TLDR
- Whale addresses accumulated 2 billion DOGE worth $480 million over the past week
- Spot market investors added $32 million in buying pressure for total inflow of $500+ million
- DOGE remains locked between key liquidity zones that could trigger major price moves
- The asset has partly decoupled from Bitcoin and Binance Coin which hit new all-time highs
- Chart analysis shows two-way possibility with whale accumulation hinting at upside potential
Dogecoin is showing signs of a potential breakout after massive whale accumulation over the past week. Large addresses have scooped up 2 billion DOGE tokens worth approximately $480 million during this period.

The buying spree from whale addresses suggests strong expectations for higher prices ahead. These large transactions indicate institutional-level confidence in the meme coin’s prospects.
Spot market investors have also joined the accumulation trend. Exchange netflow data shows an additional $32 million in buying pressure from regular investors.
The combined inflow totals just over $500 million in fresh capital entering Dogecoin markets. This level of sustained buying could set up one of the biggest price moves in recent trading sessions.
However, DOGE has struggled to match the performance of other major cryptocurrencies. The asset has partly decoupled from Bitcoin and Binance Coin, both of which reached new all-time highs recently.

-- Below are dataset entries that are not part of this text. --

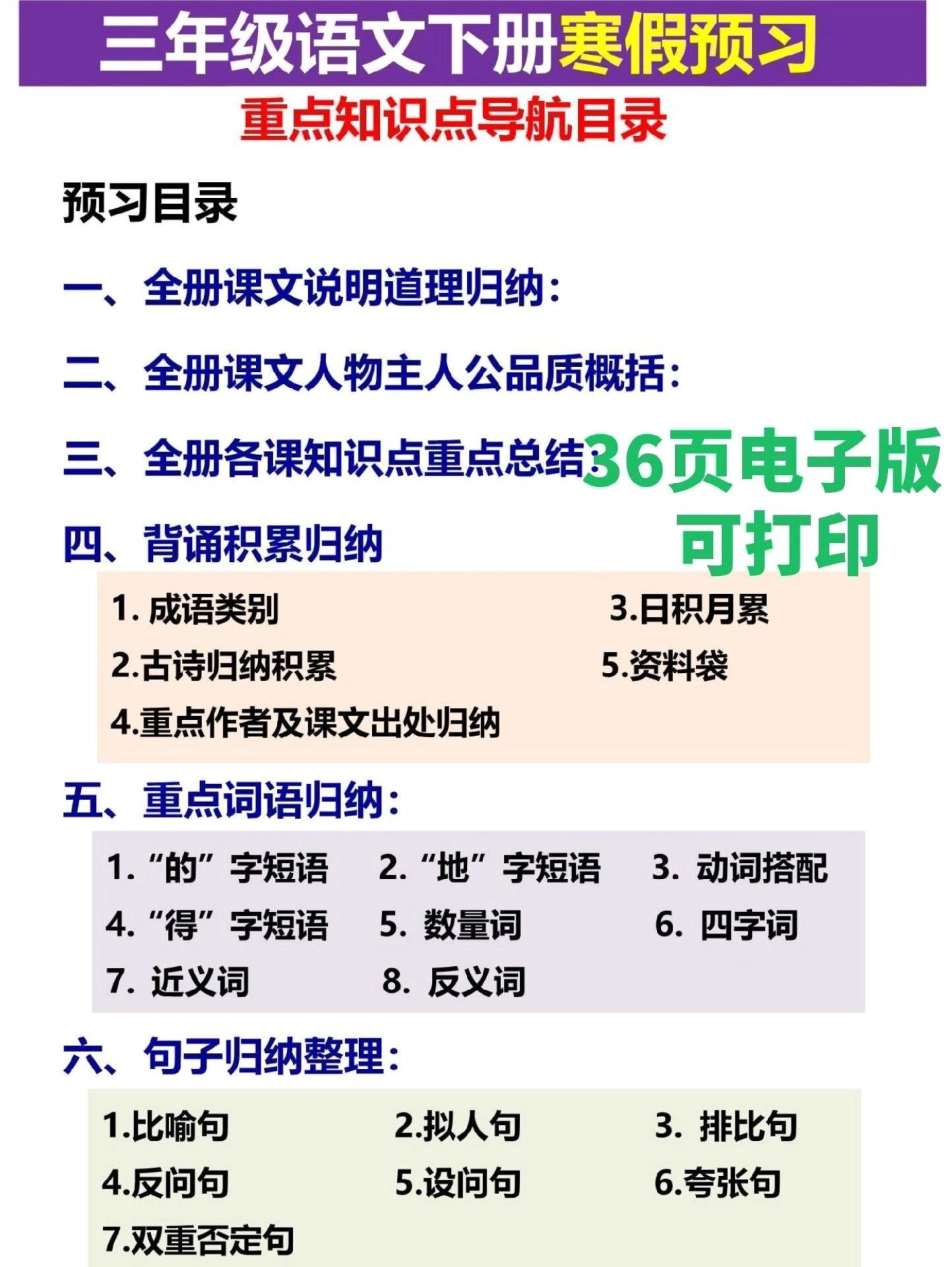 三年级语文下册寒假预习

重点知识点导航目录

预习目录

一、全册课文说明道理归纳：

二、全册课文人物主人公品质概括：

三、全册各课知识点重点总结：

36页电子版
可打印

四、背诵积累归纳

1. 成语类别
3.日积月累
2.古诗归纳积累
5.资料袋
4.重点作者及课文出处归纳

五、重点词语归纳：

1.“的”字短语
2.“地”字短语
3. 动词搭配
4.“得”字短语
5. 数量词
6. 四字词
7. 近义词
8. 反义词

六、句子归纳整理：

1.比喻句
2.拟人句
3. 排比句
4.反问句
5.设问句
6.夸张句
7.双重否定句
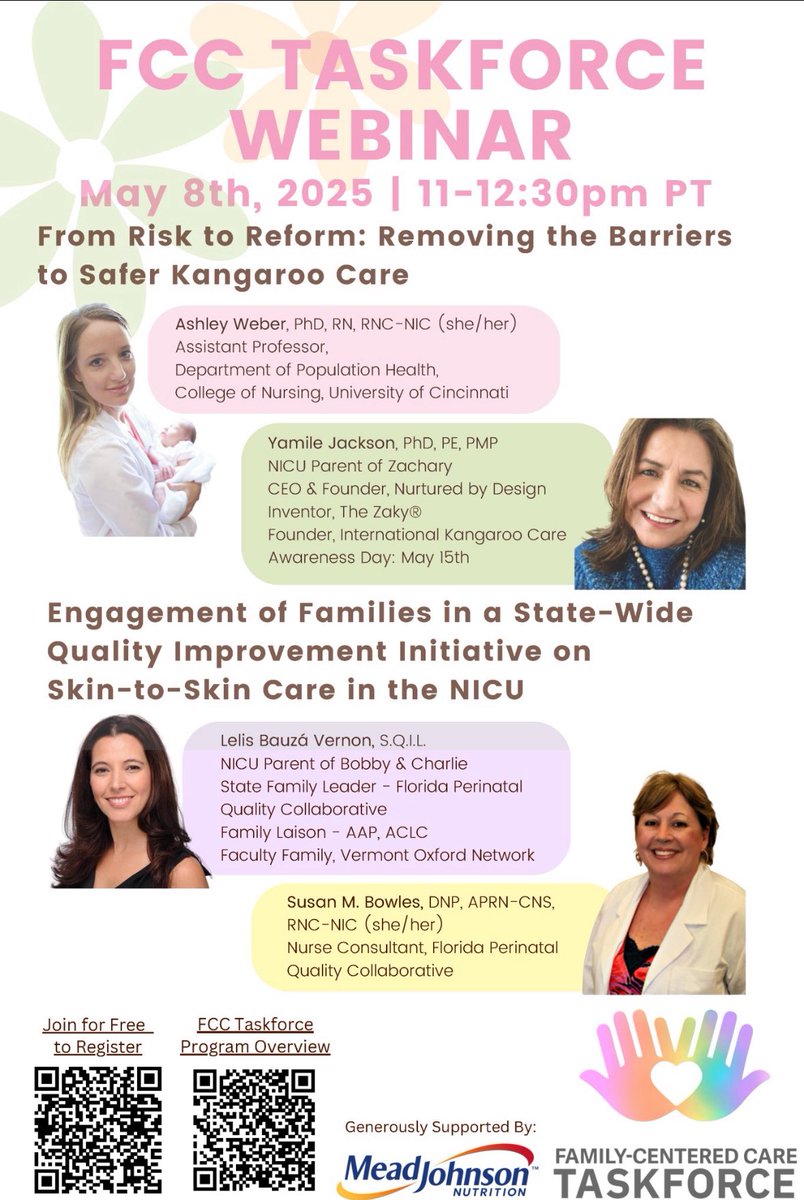 FCC TASKFORCE WEBINAR

May 8th, 2025 | 11-12:30pm PT

From Risk to Reform: Removing the Barriers to Safer Kangaroo Care

Ashley Weber, PhD, RN, RNC-NIC (she/her)
Assistant Professor,
Department of Population Health,
College of Nursing, University of Cincinnati

Yamile Jackson, PhD, PE, PMP
NICU Parent of Zachary
CEO & Founder, Nurtured by Design
Inventor, The Zaky®
Founder, International Kangaroo Care Awareness Day: May 15th

Engagement of Families in a State-Wide Quality Improvement Initiative on Skin-to-Skin Care in the NICU

Lelis Bauzá Vernon, S.Q.I.L.
NICU Parent of Bobby & Charlie
State Family Leader - Florida Perinatal Quality Collaborative
Family Laison - AAP, ACLC
Faculty Family, Vermont Oxford Network

Susan M. Bowles, DNP, APRN-CNS, RNC-NIC (she/her)
Nurse Consultant, Florida Perinatal Quality Collaborative

Join for Free to Register

FCC Taskforce Program Overview

Generously Supported By:

MeadJohnson NUTRITION

FAMILY-CENTERED CARE TASKFORCE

Over the past 24 hours, DOGE fell 3% while other top-10 cryptocurrencies continued gaining momentum. Despite a 27% rise in the past month, the asset has failed to reclaim previous highs.

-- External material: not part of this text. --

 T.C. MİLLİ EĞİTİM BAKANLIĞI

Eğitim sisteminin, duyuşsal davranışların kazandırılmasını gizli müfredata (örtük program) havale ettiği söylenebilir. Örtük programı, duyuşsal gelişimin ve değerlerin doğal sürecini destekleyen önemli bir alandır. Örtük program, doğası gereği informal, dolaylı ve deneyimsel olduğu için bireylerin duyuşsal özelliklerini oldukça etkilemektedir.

Chart analysis points to liquidity outflows as the main driver of underperformance. Investors have been selling DOGE holdings while moving capital into BTC and BNB instead.
Historical Performance Shows Divergence
The divergence becomes clear when comparing recent performance periods. Between May 10th and June 22nd, Dogecoin price fell 39% during a broader market correction.
In contrast, Bitcoin dropped just 3.72% during the same timeframe. Binance Coin was down 7.06%, showing much better resilience.
Although all three assets rallied afterward, DOGE’s rebound merely brought it back to break-even levels. Bitcoin and Binance Coin posted much stronger gains during the recovery.
This performance gap reflects the different investor sentiment toward these cryptocurrencies. DOGE faces headwinds that other major tokens have avoided.
The meme coin’s reliance on retail sentiment makes it more volatile during market uncertainty. Institutional preference for Bitcoin and other established tokens has created this performance gap.
Key Liquidity Zones Present Two-Way Risk
Liquidation charts reveal DOGE trading within two major clusters according to market data. These zones represent areas where significant trading activity could occur.
The upper cluster could act as supply, potentially triggering a sell-off if price reaches these levels. This resistance zone contains liquidation orders from traders betting on higher prices.
Conversely, the lower cluster could provide demand support, pushing prices higher if touched. This area contains stop-loss orders from bearish positions that would create buying pressure.
Given the broader market’s bullish momentum and heavy whale accumulation, DOGE appears more likely to trend higher. The fundamental buying pressure from large holders supports an upside bias.
However, a push into the upper liquidity zone could trigger selling before any attempt at new highs. Short-term traders may take profits at these resistance levels.
The whale accumulation data suggests smart money expects higher prices despite current consolidation. These large holders typically have longer time horizons than retail traders.
Transaction activity among whales has also increased alongside the accumulation. The whale transaction count measuring transfers above $1 million has spiked recently.
This combination of accumulation and activity suggests major holders are positioning for a significant move. Whether this materializes depends on broader market conditions and retail participation.